Le département d'informatique de l'UCLA formait une communauté de travail soudée. Le chef de département était renouvelé par roulement parmi les professeurs, tous les deux ans. Un professeur, quel que fût son champ de recherche, assurait en personne les cours d'initiation : ainsi des chercheurs mondialement connus dans leur domaine se plongeaient-ils dans la préparation de cours de programmation de base en langages Cobol ou Fortran. Chacun, enseignant, chercheur, étudiant, perforait lui-même les cartes supportant ses programmes et frappait lui-même ses rapports de recherche.
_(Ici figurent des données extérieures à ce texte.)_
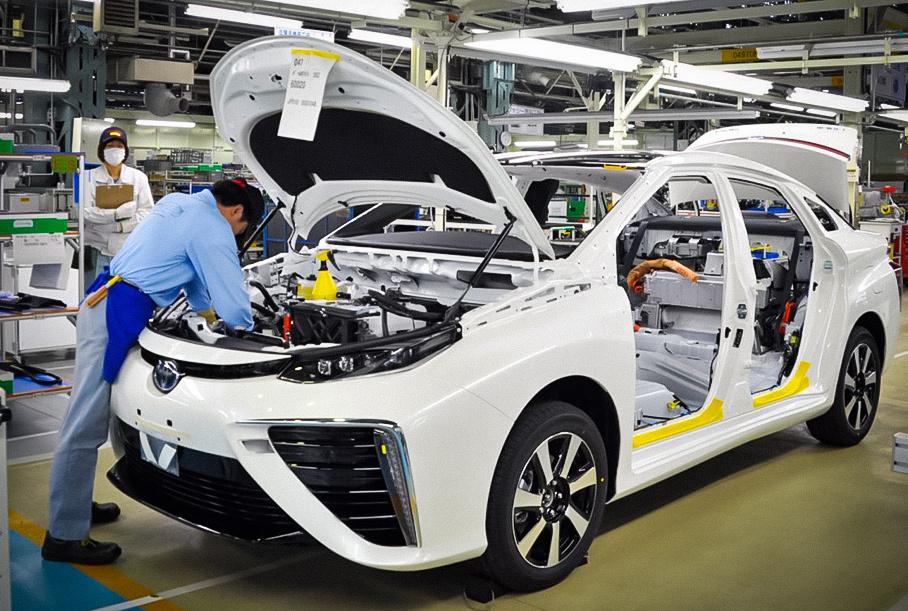 Заводы Toyota в Великобритании и Франции закрылись из-за нового штамма коронавируса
Les étudiants devaient présenter leurs exercices dactylographiés (pratique qui n'est toujours pas généralisée en France...). En dehors des cours, des séminaires réunissaient étudiants en thèse et professeurs ; chacun y présentait l'avancement de ses travaux. Le département venait d'être équipé d'un ordinateur Sigma 7 de XDS[6] sur lequel tournait un système de temps partagé maison baptisé SEX, pour sacrifier à l'air du temps. L'UCLA disposait, indépendamment du département d'informatique, d'un grand centre de calcul ouvert aux étudiants et équipé en matériel IBM.

Le Network Working Group (NWG)était chargé au sein du département d'informatique de l'UCLA de l'exécution des contrats de recherche concernant le projet de réseau inter-universitaire de l'ARPA*.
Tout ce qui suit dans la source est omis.